● **What is being asked**
Output all lines exactly.

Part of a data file

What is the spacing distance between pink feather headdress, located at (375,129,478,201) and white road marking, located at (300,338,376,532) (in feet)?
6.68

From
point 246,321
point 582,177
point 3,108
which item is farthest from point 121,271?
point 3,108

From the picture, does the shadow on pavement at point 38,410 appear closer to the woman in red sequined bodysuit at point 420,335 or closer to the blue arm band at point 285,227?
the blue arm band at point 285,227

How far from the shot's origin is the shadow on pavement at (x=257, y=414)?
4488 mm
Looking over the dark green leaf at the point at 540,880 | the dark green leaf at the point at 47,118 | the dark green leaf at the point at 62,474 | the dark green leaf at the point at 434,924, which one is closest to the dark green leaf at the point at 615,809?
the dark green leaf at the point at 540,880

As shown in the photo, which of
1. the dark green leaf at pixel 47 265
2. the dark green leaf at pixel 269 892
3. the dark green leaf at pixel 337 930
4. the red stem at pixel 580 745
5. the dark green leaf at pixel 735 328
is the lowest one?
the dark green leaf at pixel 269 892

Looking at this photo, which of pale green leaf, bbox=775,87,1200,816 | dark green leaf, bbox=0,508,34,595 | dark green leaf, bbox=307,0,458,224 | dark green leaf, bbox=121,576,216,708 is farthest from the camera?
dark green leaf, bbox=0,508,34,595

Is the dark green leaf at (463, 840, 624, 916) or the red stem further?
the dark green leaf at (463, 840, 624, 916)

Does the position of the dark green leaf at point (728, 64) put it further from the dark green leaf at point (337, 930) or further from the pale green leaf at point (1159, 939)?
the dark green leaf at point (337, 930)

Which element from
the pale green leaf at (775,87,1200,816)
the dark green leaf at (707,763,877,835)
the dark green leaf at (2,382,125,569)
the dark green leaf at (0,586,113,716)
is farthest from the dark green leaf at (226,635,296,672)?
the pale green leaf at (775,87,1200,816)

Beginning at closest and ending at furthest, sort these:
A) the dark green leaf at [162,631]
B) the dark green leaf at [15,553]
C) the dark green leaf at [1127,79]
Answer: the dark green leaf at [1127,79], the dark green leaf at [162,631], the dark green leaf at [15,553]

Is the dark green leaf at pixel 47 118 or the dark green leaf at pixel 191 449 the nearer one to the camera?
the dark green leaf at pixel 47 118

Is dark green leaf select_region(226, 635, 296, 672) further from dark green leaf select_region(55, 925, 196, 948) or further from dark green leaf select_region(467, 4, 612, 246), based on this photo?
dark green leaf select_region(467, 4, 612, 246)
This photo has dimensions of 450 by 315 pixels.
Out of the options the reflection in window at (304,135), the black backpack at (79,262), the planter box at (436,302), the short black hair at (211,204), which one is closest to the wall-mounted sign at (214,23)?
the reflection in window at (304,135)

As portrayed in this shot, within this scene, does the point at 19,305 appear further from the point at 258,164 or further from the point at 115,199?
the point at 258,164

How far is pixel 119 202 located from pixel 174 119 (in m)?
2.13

● **The completed task**
What is the spacing distance between pink feather headdress, located at (375,129,478,201) and white road marking, located at (300,338,376,532) (in feet)?
6.68

From
point 246,321
point 582,177
point 3,108
which item is farthest from point 121,271?
point 3,108

From the picture, does the shadow on pavement at point 38,410 appear closer to the woman in red sequined bodysuit at point 420,335 or closer to the blue arm band at point 285,227?
the blue arm band at point 285,227

How far from the shot's origin is the shadow on pavement at (x=257, y=414)?
4488 mm
Looking over the dark green leaf at the point at 540,880 | the dark green leaf at the point at 47,118 | the dark green leaf at the point at 62,474 | the dark green leaf at the point at 434,924, which one is closest to the dark green leaf at the point at 615,809?
the dark green leaf at the point at 540,880

As shown in the photo, which of
1. the dark green leaf at pixel 47 265
2. the dark green leaf at pixel 269 892
3. the dark green leaf at pixel 337 930
4. the red stem at pixel 580 745
5. the dark green leaf at pixel 735 328
is the lowest one?
the dark green leaf at pixel 269 892

Looking at this photo, which of pale green leaf, bbox=775,87,1200,816 | dark green leaf, bbox=0,508,34,595 | dark green leaf, bbox=307,0,458,224 | dark green leaf, bbox=121,576,216,708 is farthest from the camera?
dark green leaf, bbox=0,508,34,595

Is the dark green leaf at (463, 840, 624, 916) or the red stem further?
the dark green leaf at (463, 840, 624, 916)

Does the position of the dark green leaf at point (728, 64) put it further from the dark green leaf at point (337, 930) or further from the pale green leaf at point (1159, 939)?
the dark green leaf at point (337, 930)

Which element from
the pale green leaf at (775,87,1200,816)
the dark green leaf at (707,763,877,835)
the dark green leaf at (2,382,125,569)
the dark green leaf at (0,586,113,716)
is farthest from the dark green leaf at (226,635,296,672)?
the pale green leaf at (775,87,1200,816)

Beginning at closest and ending at furthest, sort these:
A) the dark green leaf at [162,631]
B) the dark green leaf at [15,553]
C) the dark green leaf at [1127,79]
Answer: the dark green leaf at [1127,79], the dark green leaf at [162,631], the dark green leaf at [15,553]

Is the dark green leaf at pixel 47 118 or the dark green leaf at pixel 191 449 the nearer one to the camera?
the dark green leaf at pixel 47 118

Is dark green leaf select_region(226, 635, 296, 672) further from dark green leaf select_region(55, 925, 196, 948) or further from dark green leaf select_region(467, 4, 612, 246), based on this photo?
dark green leaf select_region(467, 4, 612, 246)
This photo has dimensions of 450 by 315 pixels.
Out of the options the reflection in window at (304,135), the black backpack at (79,262), the planter box at (436,302), the short black hair at (211,204), which one is closest to the wall-mounted sign at (214,23)?
the reflection in window at (304,135)

As portrayed in this shot, within this scene, does the point at 19,305 appear further from the point at 258,164 or further from the point at 115,199?
the point at 258,164

How far is pixel 119 202 located from pixel 174 119 (in m)?
2.13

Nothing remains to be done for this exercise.